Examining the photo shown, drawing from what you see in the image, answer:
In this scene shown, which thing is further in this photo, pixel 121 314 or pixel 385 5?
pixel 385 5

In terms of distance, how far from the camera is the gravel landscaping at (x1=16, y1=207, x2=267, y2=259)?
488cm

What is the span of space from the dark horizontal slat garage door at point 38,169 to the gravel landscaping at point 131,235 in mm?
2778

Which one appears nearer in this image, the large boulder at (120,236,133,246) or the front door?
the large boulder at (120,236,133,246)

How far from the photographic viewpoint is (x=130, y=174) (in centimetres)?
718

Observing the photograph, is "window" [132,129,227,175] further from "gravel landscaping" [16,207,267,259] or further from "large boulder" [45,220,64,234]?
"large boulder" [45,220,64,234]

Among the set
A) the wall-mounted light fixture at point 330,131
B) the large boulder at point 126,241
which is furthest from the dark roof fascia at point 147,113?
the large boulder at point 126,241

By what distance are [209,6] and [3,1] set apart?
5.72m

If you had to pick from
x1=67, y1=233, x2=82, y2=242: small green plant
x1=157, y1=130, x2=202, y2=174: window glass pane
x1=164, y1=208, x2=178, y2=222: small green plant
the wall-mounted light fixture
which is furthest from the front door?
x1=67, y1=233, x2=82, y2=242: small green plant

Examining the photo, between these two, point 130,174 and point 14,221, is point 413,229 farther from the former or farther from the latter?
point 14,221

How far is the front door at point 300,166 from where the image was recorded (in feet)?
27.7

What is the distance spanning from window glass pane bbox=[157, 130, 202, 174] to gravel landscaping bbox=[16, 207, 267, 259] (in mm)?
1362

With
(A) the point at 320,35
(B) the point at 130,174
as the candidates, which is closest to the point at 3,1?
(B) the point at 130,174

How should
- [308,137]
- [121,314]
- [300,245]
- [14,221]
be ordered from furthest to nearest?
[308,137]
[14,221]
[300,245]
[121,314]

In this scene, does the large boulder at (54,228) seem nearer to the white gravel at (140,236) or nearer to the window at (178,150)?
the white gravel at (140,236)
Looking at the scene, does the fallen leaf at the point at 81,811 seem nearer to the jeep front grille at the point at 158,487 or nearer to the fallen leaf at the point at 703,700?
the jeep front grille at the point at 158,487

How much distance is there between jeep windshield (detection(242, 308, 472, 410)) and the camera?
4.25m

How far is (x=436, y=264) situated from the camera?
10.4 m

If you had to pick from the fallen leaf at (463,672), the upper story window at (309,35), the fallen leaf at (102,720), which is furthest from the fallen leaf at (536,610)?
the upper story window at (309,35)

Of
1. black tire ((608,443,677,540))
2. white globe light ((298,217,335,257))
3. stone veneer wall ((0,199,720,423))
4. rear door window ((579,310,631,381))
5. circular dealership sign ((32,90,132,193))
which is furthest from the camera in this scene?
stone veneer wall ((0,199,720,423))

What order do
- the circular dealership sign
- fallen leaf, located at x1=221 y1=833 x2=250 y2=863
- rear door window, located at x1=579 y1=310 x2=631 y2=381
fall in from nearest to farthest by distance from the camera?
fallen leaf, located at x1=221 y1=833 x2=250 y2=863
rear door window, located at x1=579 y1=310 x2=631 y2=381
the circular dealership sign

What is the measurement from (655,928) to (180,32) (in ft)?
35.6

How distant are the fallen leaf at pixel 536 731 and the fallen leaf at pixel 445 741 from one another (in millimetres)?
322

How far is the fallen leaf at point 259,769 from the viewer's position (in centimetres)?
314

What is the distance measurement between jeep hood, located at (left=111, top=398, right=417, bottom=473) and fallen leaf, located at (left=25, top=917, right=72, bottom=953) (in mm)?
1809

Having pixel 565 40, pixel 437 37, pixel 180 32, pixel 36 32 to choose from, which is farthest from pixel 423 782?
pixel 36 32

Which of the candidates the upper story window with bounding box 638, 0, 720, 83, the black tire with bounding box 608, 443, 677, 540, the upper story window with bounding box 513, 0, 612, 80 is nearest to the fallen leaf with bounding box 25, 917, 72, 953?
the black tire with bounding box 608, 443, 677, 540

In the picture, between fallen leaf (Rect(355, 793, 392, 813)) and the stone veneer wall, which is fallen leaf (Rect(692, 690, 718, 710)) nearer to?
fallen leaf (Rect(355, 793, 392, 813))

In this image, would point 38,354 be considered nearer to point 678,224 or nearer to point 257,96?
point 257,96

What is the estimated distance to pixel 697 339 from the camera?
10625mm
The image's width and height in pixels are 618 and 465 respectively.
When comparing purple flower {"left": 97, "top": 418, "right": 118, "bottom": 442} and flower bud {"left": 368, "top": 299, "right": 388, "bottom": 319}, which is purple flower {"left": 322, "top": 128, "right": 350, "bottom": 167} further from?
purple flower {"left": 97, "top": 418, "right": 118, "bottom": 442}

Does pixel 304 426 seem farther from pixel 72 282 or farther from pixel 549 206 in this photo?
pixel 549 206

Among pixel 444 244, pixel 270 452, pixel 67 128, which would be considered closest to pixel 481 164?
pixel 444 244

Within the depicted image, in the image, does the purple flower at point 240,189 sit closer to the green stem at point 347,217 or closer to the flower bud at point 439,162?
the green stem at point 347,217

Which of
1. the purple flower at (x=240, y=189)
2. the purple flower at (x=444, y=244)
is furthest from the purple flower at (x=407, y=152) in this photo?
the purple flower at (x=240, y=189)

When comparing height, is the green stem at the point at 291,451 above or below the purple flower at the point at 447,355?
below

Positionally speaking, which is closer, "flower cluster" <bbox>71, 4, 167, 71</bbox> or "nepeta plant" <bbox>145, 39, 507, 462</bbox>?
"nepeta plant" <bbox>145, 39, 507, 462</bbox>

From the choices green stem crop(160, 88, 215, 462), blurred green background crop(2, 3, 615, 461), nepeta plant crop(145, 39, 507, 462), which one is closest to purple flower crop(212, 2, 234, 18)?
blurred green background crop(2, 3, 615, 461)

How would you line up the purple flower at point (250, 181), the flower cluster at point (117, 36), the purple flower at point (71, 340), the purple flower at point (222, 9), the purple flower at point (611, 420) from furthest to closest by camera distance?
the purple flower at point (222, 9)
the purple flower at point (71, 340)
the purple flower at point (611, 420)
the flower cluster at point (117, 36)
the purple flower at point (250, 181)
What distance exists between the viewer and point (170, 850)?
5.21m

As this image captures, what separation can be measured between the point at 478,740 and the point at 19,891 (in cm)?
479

________________________

Goal of the exercise |
Starting at the line that contains "Positionally speaking, which", repeat each line exactly through the last one in the listing. Include both of those lines and nothing more.

Answer to the problem |
Positionally speaking, which is closer, "flower cluster" <bbox>71, 4, 167, 71</bbox> or "nepeta plant" <bbox>145, 39, 507, 462</bbox>?
"nepeta plant" <bbox>145, 39, 507, 462</bbox>

From the choices green stem crop(160, 88, 215, 462), blurred green background crop(2, 3, 615, 461), nepeta plant crop(145, 39, 507, 462), which one is closest to purple flower crop(212, 2, 234, 18)?
blurred green background crop(2, 3, 615, 461)

How would you line up the purple flower at point (250, 181), the flower cluster at point (117, 36), the purple flower at point (71, 340), the purple flower at point (222, 9), the purple flower at point (611, 420) from furthest to closest by camera distance?
the purple flower at point (222, 9)
the purple flower at point (71, 340)
the purple flower at point (611, 420)
the flower cluster at point (117, 36)
the purple flower at point (250, 181)
What distance exists between the viewer and point (170, 850)?
5.21m

As this image captures, what separation can be measured between the point at 478,740 and the point at 19,891 (in cm)?
479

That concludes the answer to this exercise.